Purpose Of The Study
- To investigate the impact of obesity on the stemness properties of adipose tissue MSCs.
- To determine if obesity-induced stress leads to a loss of stemness markers and impaired regenerative capacity in MSCs.
- To analyze proteomic and gene expression changes in MSCs from obese versus normal-diet mice.
Main Methods
- Cultured MSCs from high-fat diet (obese) and normal diet mice.
- Analyzed stemness-associated gene expression.
- Quantified pluripotent marker (TRA-1-60) expression.
- Performed shotgun proteomic analysis (LC-MS/MS) and bioinformatics evaluation (gene ontology, PPI network).
Main Results
- MSCs from obese mice exhibited a senescent phenotype and altered cell cycle distribution.
- A decline in pluripotent marker expression (TRA-1-60) was observed in obese mice MSCs.

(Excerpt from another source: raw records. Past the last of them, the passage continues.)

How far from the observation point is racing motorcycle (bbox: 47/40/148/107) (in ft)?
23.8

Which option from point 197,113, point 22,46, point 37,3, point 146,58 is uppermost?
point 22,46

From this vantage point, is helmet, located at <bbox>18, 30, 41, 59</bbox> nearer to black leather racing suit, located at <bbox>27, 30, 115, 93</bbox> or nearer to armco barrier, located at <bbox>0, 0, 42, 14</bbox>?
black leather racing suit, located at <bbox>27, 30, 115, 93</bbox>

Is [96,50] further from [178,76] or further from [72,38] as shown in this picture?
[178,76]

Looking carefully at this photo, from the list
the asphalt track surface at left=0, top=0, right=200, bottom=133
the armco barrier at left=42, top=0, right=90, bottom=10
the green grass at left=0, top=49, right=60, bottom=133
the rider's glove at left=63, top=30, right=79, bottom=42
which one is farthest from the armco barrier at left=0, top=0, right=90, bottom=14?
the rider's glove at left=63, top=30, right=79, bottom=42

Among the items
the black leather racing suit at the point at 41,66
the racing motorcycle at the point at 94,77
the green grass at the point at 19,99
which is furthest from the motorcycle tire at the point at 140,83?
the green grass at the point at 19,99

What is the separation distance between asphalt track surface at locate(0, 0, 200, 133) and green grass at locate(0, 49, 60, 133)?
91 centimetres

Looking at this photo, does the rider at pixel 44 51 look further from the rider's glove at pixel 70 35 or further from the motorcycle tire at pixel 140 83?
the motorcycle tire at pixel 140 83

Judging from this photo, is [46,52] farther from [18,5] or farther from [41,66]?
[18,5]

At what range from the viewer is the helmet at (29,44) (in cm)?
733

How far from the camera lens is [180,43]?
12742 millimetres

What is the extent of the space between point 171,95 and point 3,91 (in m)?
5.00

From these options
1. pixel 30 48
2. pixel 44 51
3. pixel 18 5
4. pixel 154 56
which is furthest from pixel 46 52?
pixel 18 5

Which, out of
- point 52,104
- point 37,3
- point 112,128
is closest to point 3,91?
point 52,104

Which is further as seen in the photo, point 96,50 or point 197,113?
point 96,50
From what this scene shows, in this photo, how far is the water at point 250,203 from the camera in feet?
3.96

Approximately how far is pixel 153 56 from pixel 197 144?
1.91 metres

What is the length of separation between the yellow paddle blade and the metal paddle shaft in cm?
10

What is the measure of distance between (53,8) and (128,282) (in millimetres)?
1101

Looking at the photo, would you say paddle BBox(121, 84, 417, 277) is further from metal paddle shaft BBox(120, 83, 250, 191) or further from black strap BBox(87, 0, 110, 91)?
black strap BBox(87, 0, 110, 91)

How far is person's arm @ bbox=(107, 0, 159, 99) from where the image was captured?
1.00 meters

- Gene expression analysis showed decreased stemness markers and increased inflammation/senescence markers in obese MSCs.
- Proteomic analysis confirmed reduced stemness molecules and increased inflammation/senescence markers in obese MSCs.
Conclusions
- Obesity-associated stress conditions cause adipose tissue MSCs to lose their stemness properties.
- This loss of stemness contributes to impaired tissue regeneration in obesity.
- Senescence and inflammation are key mechanisms underlying MSC dysfunction in obese adipose tissue.